Spence’s mother, May, is more explicit in her words:

You’re a little colored boy – that’s what you are – and you have no business talking back to white women, no matter what they say or what they do. If you were in the South, you could be lynched for that […] So from now on, my advice to you is to try and remember your place.” (Act II, Scene i, 59-60)

Their words capture the fear of parents who are sacrificing for their family to live a peaceful and prosperous life. However, they live in constant fear that any move that falls out of line would result in social ostracization. Which is why Spence’s predicament scares them so much. Spence’s refusal to toe the line, on the other hand, reflects the younger generation’s sense of rebellion and foreshadows the civil rights movement of the next decade.
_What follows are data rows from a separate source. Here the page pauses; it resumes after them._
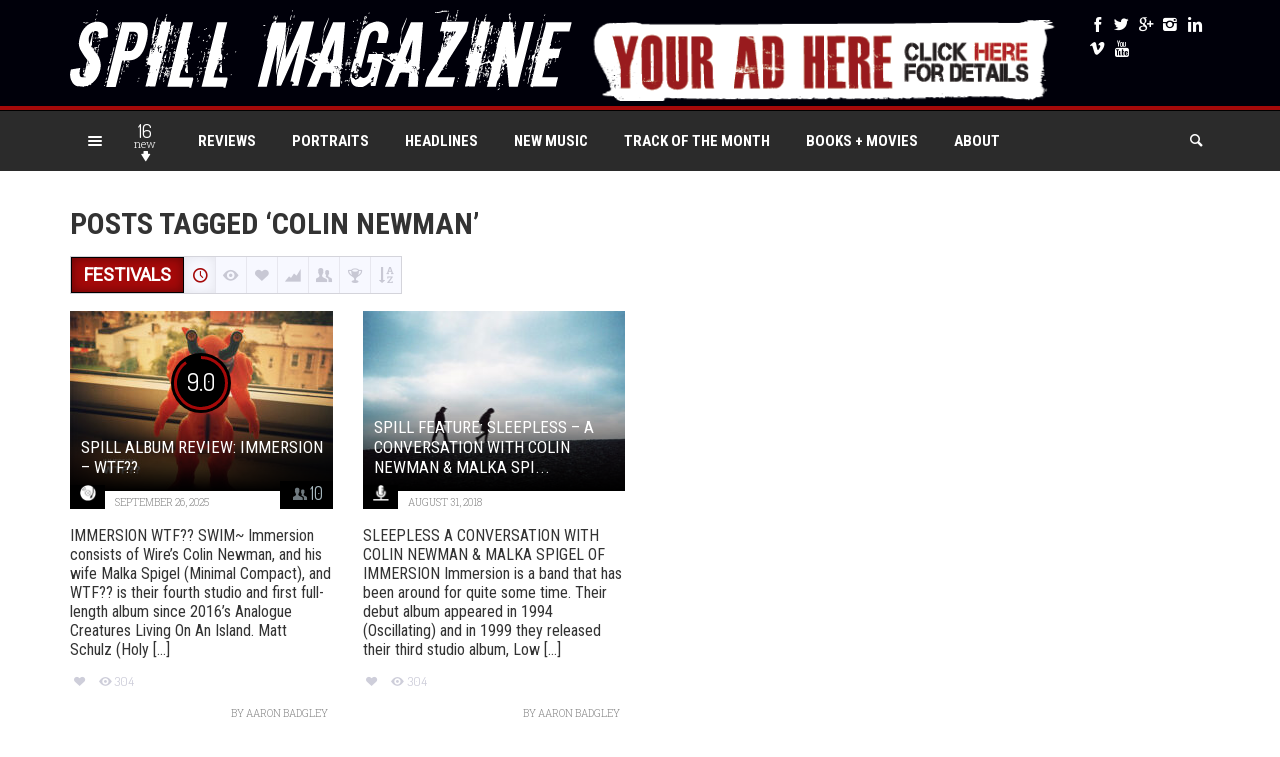

--- FILE ---
content_type: text/html; charset=utf-8
request_url: https://www.google.com/recaptcha/api2/aframe
body_size: 152
content:
<!DOCTYPE HTML><html><head><meta http-equiv="content-type" content="text/html; charset=UTF-8"></head><body><script nonce="hoMBwMEHOMwnipmdG_zwXA">/** Anti-fraud and anti-abuse applications only. See google.com/recaptcha */ try{var clients={'sodar':'https://pagead2.googlesyndication.com/pagead/sodar?'};window.addEventListener("message",function(a){try{if(a.source===window.parent){var b=JSON.parse(a.data);var c=clients[b['id']];if(c){var d=document.createElement('img');d.src=c+b['params']+'&rc='+(localStorage.getItem("rc::a")?sessionStorage.getItem("rc::b"):"");window.document.body.appendChild(d);sessionStorage.setItem("rc::e",parseInt(sessionStorage.getItem("rc::e")||0)+1);localStorage.setItem("rc::h",'1769008185593');}}}catch(b){}});window.parent.postMessage("_grecaptcha_ready", "*");}catch(b){}</script></body></html>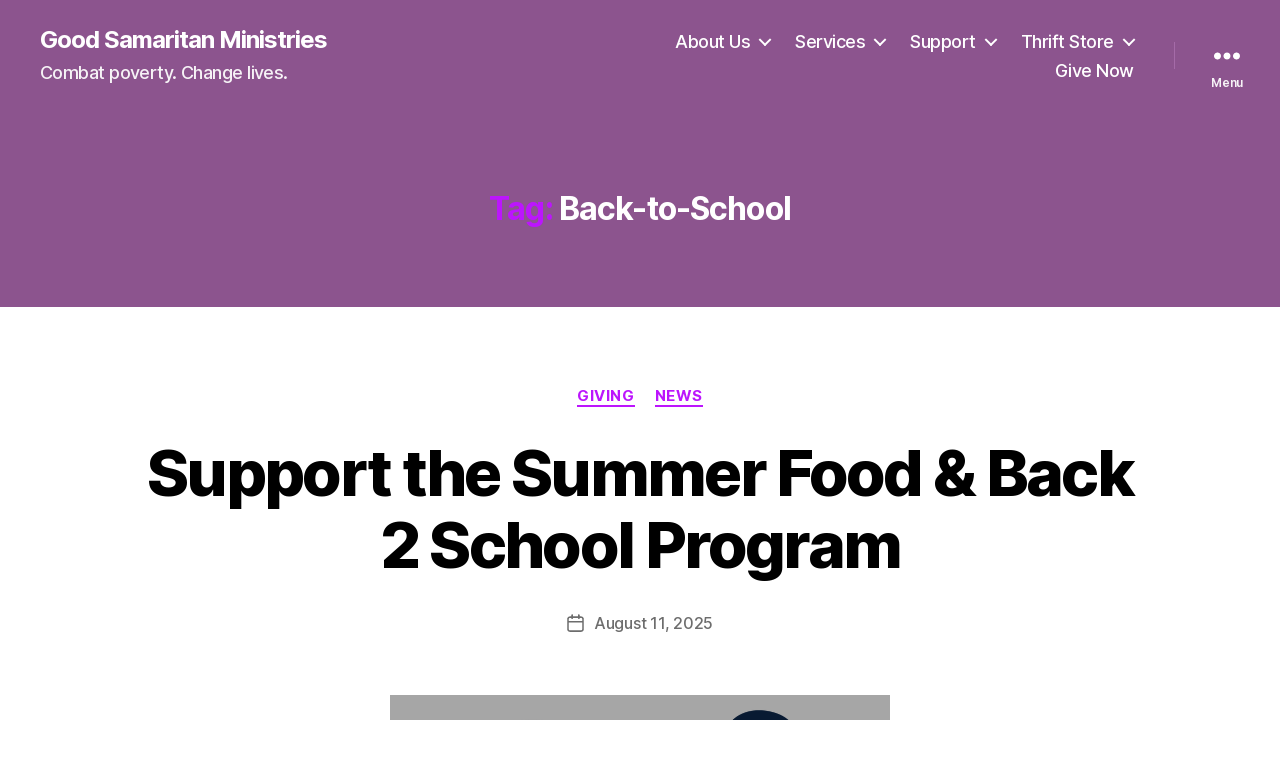

--- FILE ---
content_type: text/css
request_url: https://goodsamjc.org/wp-content/plugins/goodsam/styles/goodsam.css?ver=6.8.3
body_size: 318
content:
.gs-form-wrapper{
    width: 100%;
    padding: 1em;
}
.gs-form-wrapper #gs-form{
    margin: 0 auto;
    width: 80%;
}
#gs-form .gs-input{
    height: 2em;
    border: none;
    font-size: 1.1em;
    border: solid thin rgb(200,200,200);
    border-radius: .5em;
    margin: 1em .5em;
}
#gs-form .gs-input:focus{
    border-bottom: solid .15em rgb(100,100,100);
}
#gs-form .gs-label{
    display: inline-block;
    height: 2em;
    font-size: 1.1em;
    margin: 1em .5em;
}
.gs-instruction{
    text-align: center;
}
.gs-instruction-list{
    margin: 0 auto;
    width: 70%;
    font-size: 1.5em;
}
#gs-form .gs-long{
    width: 95.5%;
}
#gs-form .gs-short{
    width: 47%;
}
#gs-form .gs-shorty{
    width: 30%;
}
#gs-form .gs-shorter{
    width: 22.5%;
}
#gs-form .gs-tiny{
    width: 10%;
}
Take a Giant Step’s Legacy

Take a Giant Step paved the way for many Black playwrights in postwar America. It revealed to Broadway audiences and, later, to moviegoers the interior life of a Black teenager enduring the hidden caste system of the North. Peterson wrote other plays, like Entertain a Ghost, which opened at New York’s Actor’s Playhouse in 1962. His work as a screenwriter in Hollywood was similarly groundbreaking: he earned an Emmy nomination for his screenwriting work in a television show called Joey for Goodyear Television Playhouse (1957), a first for a Black screenwriter. Later he settled into a life of teaching at State University of New York, Stony Brook.

Yet it is Take A Giant Step that stands as Louis S. Peterson’s enduring contribution to American literature. The play is more than a coming-of-age story – it is a Hartford story, a Connecticut story, and ultimately an American story, examining the factors that shape Black life in this country, and particularly in the North. Spence’s crawl through the contradictions of his world becomes, in Peterson’s hands, a giant step in uncovering the truth about race, place, and belonging in America.